WORKING DATA ->
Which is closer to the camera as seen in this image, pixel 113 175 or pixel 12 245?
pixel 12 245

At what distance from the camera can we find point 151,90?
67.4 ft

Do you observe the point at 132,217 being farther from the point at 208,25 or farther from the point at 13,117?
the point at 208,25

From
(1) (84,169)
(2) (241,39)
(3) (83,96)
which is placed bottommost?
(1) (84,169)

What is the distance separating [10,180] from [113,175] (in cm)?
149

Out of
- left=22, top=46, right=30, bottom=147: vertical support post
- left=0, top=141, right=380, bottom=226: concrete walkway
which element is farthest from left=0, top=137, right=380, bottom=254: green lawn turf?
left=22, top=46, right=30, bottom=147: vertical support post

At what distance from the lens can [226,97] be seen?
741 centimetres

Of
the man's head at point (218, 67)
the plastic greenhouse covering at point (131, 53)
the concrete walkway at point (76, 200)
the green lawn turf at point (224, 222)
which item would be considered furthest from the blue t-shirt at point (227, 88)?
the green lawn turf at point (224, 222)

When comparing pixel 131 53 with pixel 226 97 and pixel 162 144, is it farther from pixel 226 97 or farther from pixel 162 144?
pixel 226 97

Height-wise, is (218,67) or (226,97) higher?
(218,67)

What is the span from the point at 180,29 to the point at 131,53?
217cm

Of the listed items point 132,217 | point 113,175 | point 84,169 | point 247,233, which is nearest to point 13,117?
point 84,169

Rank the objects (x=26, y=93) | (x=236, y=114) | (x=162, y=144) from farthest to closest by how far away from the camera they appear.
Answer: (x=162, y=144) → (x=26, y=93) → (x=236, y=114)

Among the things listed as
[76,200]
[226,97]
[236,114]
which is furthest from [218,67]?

THE REQUEST -> Please report, copied in full, every line of the listing above that contains the word "support".

FULL OUTPUT ->
- left=22, top=46, right=30, bottom=147: vertical support post
left=22, top=46, right=30, bottom=147: vertical support post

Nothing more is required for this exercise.